Le 7 février dernier, deux protocoles de procédure ont acté la mise en place d’une chambre internationale au tribunal de commerce de Paris et à la cour d’appel de Paris, pour augmenter l’attractivité de de la ville en matière judiciaire en s’adaptant au développement de la vie des affaires et à son internationalisation. La mise en place de ces chambres internationales signifie que ces deux instances entendront désormais les plaidoiries en anglais[1] et accepteront les productions de pièces en anglais.

Paris est ainsi la première ville à mettre en place une chambre internationale devant ces juridictions, avant Amsterdam, Bruxelles, Francfort et Dublin, qui l’ont, pour le moment, simplement annoncé.

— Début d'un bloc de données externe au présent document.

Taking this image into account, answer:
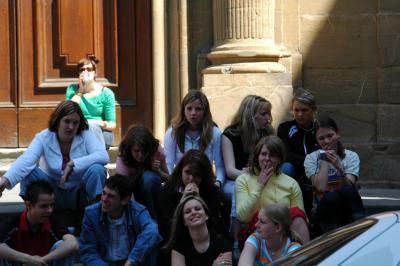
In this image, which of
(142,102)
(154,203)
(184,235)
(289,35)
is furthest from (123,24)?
(184,235)

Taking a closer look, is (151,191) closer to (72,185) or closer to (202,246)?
(72,185)

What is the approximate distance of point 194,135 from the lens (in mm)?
8594

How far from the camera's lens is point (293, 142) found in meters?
8.55

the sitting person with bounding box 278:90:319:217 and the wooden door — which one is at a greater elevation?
the wooden door

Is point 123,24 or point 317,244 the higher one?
point 123,24

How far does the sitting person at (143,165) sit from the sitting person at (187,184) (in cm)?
13

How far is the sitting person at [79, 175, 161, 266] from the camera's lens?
24.4 feet

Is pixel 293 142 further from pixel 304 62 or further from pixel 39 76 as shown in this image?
pixel 39 76

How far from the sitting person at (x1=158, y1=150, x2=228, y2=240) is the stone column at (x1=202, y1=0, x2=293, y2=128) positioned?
242 cm

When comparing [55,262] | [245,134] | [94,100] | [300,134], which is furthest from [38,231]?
[94,100]

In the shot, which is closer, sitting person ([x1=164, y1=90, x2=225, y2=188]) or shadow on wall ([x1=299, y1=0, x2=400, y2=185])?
sitting person ([x1=164, y1=90, x2=225, y2=188])

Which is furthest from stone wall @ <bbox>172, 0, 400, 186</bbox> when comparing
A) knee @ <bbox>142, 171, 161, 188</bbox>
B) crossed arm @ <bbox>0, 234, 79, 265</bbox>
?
crossed arm @ <bbox>0, 234, 79, 265</bbox>

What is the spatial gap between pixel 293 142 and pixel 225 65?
2.05 m

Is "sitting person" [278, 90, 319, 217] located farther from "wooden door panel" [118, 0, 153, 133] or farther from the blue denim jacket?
"wooden door panel" [118, 0, 153, 133]
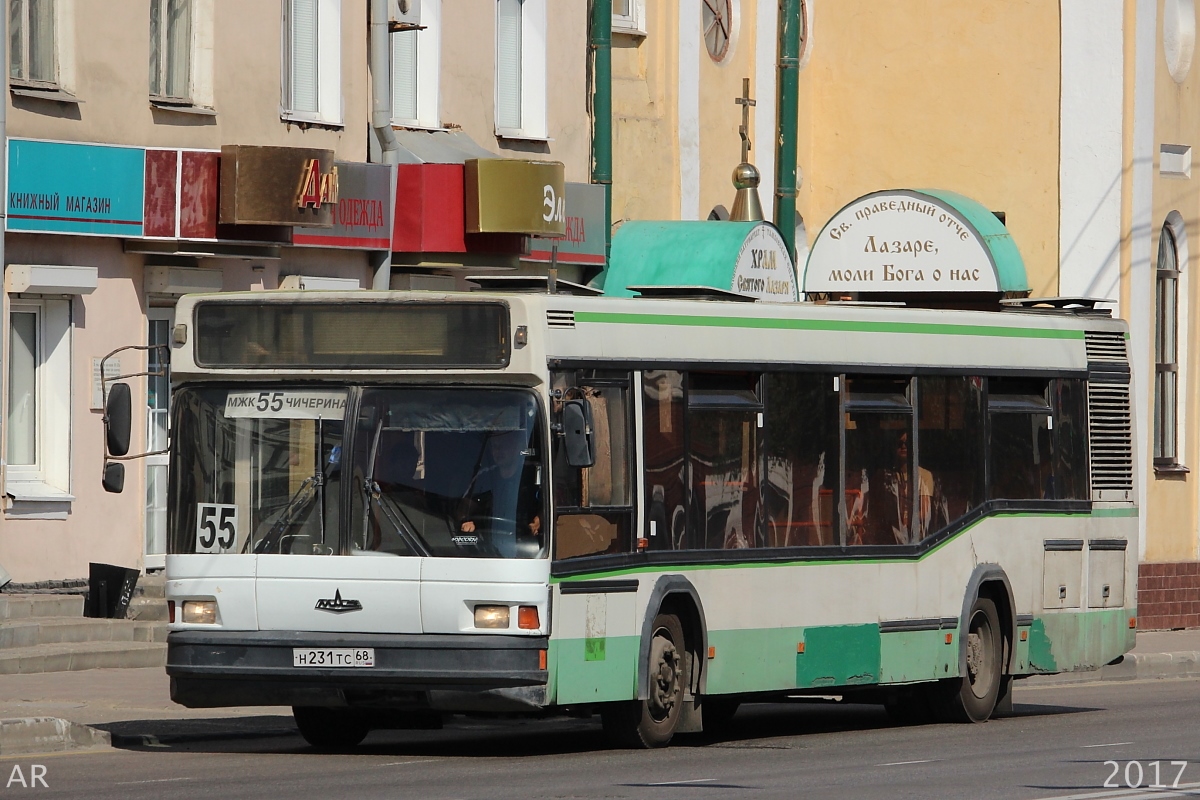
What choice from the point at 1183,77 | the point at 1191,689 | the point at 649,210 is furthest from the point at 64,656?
the point at 1183,77

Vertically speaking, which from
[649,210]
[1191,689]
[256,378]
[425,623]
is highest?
[649,210]

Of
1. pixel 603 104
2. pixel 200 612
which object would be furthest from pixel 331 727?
pixel 603 104

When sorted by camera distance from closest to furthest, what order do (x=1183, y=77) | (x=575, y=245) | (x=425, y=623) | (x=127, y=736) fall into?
(x=425, y=623) → (x=127, y=736) → (x=575, y=245) → (x=1183, y=77)

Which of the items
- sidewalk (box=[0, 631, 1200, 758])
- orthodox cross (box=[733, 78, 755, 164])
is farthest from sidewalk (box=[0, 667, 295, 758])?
orthodox cross (box=[733, 78, 755, 164])

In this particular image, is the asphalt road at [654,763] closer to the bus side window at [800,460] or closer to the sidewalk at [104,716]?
the sidewalk at [104,716]

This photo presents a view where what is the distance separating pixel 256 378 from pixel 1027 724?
6404 mm

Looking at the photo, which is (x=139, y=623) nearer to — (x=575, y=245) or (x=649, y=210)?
(x=575, y=245)

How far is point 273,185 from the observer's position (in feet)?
75.6

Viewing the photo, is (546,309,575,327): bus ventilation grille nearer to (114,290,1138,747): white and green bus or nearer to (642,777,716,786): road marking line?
(114,290,1138,747): white and green bus

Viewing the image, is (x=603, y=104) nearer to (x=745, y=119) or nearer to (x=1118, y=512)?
(x=745, y=119)

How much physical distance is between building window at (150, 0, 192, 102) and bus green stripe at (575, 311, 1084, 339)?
8660mm

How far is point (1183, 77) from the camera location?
103ft

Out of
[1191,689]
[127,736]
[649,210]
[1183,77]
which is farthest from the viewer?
[1183,77]

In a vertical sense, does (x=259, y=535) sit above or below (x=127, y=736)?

En pratique, ces chambres seront compétentes pour les litiges relatifs aux contrats du commerce international dans les matières suivantes : contrats commerciaux, rupture des relations commerciales, transports et concurrence déloyale, actions en réparation de pratiques anti-concurentielles, opérations d’instruments financiers, conventions-cadre de place de contrats, instruments et produits financiers.

La compétence de ces chambres pourra également résulter d’une stipulation contractuelle spécifique.

Les avantages de ces chambres internationales sont que :

  • dix juges anglophones siègeront au tribunal de commerce, trois juges anglophones siègeront à la cour d’appel. Ces juges seront formés aux principaux droits étrangers applicables,les parties pourront plaider (pour les avocats) et s’exprimer (pour les parties, les témoins et les techniciens) en anglais,
  • les pièces versées aux débats pourront également être en langue anglaise uniquement, sans traduction,
  • les décisions seront rédigées en français et accompagnées d’une traduction anglaise.

Le droit régissant le fond du litige continuera à être le droit français ou le droit étranger applicable.

Les actes de procédure demeureront rédigés en français, avec possibilité de traduction dans la langue des parties.

Cet assouplissement permettra de simplifier les procédures devant ces juridictions, les rendre plus accessibles pour les parties étrangères et en diminuer le coût, la traduction en français n’étant désormais plus nécessaire.

Cette évolution s’inscrit également dans la lignée du positionnement de Paris en matière d’arbitrage international, la Chambre de Commerce Internationale, principale institution d’arbitrage, y ayant son siège et les seules salles d’audiences du Centre international pour les règlements des différends relatifs aux investissements (CIRDI), hors de Washington D.C, y étant implantées.